2. Parse the response body on the exception¶
When constructing the domain error needs the response body (e.g. an error
envelope), override from_http_error on the exception — the parsing logic lives
on the type, reusable across every client that maps to it:
import json
from clientcraft import HttpError
class ValidationError(DomainError):
def __init__(self, message: str) -> None:
self.message = message
super().__init__(message)
@classmethod
def from_http_error(cls, error: HttpError) -> DomainError:
payload = json.loads(error.content)
exc = cls(payload["message"])
exc.http_error = error
return exc
The default DomainError.from_http_error just builds cls(str(error)) and
attaches .http_error; override it only when you need the body or a custom
constructor.
3. Full control with handle_error¶
For anything the declarative maps don't cover, override handle_error(self, error)
on the client.
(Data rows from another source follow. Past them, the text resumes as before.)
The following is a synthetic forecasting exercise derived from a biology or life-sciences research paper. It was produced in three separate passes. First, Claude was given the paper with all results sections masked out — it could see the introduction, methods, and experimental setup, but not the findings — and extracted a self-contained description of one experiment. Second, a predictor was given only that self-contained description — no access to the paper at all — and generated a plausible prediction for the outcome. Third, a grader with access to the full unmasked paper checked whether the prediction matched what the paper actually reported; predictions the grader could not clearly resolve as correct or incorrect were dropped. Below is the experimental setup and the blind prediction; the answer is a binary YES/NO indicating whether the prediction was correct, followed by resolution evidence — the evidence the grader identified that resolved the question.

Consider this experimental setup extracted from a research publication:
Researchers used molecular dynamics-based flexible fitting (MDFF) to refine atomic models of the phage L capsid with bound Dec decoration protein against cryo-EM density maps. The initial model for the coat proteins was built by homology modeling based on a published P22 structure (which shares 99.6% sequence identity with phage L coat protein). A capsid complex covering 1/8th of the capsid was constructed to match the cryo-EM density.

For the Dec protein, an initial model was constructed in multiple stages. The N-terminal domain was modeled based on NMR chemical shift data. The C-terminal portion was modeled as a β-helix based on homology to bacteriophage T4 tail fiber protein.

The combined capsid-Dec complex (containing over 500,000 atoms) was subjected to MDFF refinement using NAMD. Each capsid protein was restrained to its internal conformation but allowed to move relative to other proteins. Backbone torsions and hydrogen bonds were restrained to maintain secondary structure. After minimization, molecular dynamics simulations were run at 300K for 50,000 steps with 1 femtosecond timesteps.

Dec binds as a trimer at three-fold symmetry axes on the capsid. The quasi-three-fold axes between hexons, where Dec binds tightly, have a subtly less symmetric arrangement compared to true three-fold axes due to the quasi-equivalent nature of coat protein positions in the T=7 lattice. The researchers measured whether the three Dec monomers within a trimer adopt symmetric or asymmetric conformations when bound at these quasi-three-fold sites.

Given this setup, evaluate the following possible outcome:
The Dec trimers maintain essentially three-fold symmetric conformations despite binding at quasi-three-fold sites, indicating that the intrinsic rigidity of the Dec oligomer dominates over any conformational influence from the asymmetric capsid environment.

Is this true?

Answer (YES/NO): NO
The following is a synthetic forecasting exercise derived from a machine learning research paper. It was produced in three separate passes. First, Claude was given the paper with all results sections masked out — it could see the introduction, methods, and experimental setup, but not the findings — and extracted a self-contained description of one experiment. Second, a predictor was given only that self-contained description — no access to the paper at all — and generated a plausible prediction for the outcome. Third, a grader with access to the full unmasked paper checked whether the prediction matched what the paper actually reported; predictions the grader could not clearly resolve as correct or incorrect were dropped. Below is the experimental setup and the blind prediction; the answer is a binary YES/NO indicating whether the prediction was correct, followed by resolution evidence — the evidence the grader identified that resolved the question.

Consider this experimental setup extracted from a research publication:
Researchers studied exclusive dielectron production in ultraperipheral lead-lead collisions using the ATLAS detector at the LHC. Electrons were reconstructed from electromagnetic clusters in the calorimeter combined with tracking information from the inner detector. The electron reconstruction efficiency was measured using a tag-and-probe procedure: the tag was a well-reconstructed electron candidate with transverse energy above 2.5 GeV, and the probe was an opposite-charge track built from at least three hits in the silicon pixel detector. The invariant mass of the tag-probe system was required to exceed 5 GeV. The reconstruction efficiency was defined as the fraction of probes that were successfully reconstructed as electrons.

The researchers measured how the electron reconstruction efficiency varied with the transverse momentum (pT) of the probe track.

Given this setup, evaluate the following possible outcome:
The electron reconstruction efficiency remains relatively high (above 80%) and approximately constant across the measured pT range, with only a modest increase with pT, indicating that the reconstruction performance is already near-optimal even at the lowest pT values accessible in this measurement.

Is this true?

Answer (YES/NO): NO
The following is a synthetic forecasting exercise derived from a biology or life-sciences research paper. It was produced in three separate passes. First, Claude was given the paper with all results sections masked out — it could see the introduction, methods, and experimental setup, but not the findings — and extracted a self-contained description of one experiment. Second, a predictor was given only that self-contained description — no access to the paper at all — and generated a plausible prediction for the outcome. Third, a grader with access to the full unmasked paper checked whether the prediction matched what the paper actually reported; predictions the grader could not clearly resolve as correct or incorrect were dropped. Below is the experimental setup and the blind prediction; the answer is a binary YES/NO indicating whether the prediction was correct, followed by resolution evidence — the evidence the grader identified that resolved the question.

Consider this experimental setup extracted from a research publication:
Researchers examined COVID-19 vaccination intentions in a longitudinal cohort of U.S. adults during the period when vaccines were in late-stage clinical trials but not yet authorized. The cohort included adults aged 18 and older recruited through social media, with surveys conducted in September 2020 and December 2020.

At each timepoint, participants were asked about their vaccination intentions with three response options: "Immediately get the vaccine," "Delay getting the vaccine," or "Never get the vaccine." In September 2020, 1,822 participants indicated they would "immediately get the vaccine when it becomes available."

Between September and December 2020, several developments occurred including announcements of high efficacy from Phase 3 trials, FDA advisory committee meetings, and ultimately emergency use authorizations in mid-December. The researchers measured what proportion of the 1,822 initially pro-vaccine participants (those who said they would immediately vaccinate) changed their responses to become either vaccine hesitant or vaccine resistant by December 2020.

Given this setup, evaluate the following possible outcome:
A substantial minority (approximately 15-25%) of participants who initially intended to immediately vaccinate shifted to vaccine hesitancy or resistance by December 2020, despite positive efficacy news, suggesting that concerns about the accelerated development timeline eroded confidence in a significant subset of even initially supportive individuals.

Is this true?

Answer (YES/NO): NO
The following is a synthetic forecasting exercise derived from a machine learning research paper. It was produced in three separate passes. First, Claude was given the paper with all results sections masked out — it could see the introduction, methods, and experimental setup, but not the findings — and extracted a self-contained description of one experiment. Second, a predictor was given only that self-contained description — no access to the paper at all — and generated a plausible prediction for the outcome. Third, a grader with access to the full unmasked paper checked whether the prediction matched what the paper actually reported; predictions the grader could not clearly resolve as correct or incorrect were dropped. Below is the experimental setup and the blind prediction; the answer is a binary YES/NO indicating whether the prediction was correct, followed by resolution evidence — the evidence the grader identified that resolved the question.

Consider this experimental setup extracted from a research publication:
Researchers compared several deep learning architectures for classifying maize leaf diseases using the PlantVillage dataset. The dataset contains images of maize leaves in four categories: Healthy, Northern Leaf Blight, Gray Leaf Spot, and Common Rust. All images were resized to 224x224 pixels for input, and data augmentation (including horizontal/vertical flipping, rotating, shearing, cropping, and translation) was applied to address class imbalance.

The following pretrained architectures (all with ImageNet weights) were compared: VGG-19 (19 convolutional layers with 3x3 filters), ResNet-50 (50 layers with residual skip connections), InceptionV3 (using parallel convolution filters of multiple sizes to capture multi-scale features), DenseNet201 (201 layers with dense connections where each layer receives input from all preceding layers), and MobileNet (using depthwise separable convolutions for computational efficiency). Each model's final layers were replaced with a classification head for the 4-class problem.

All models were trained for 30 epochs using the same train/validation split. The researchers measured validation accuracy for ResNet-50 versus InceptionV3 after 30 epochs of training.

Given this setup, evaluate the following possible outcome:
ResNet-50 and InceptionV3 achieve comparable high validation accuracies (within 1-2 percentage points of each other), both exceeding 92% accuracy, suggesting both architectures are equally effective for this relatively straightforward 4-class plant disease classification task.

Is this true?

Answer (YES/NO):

It is the fallback, called for every >= 400 that no mapping
matched, on both sync and async clients. The default implementation raises the
HttpError.
class UserAPI(APIClient):
def handle_error(self, error: HttpError) -> None:
if error.status_code >= 500:
raise ServiceUnavailable(error.endpoint_info.path) from error
super().handle_error(error) # default: re-raise HttpError
Always raise
handle_error is only invoked on failures and is expected to raise. If it
returns normally the error is suppressed and the endpoint returns None,
which is rarely what you want — call super().handle_error(error) for any
case you don't explicitly handle.
Resolution order
On a >= 400 response: per-endpoint exact Raises → client exact errors →
per-endpoint DEFAULT → client DEFAULT → handle_error (whose default
raises HttpError). All of it works identically for AsyncAPIClient.
See examples/error_handling.py
for a complete runnable example against a live API.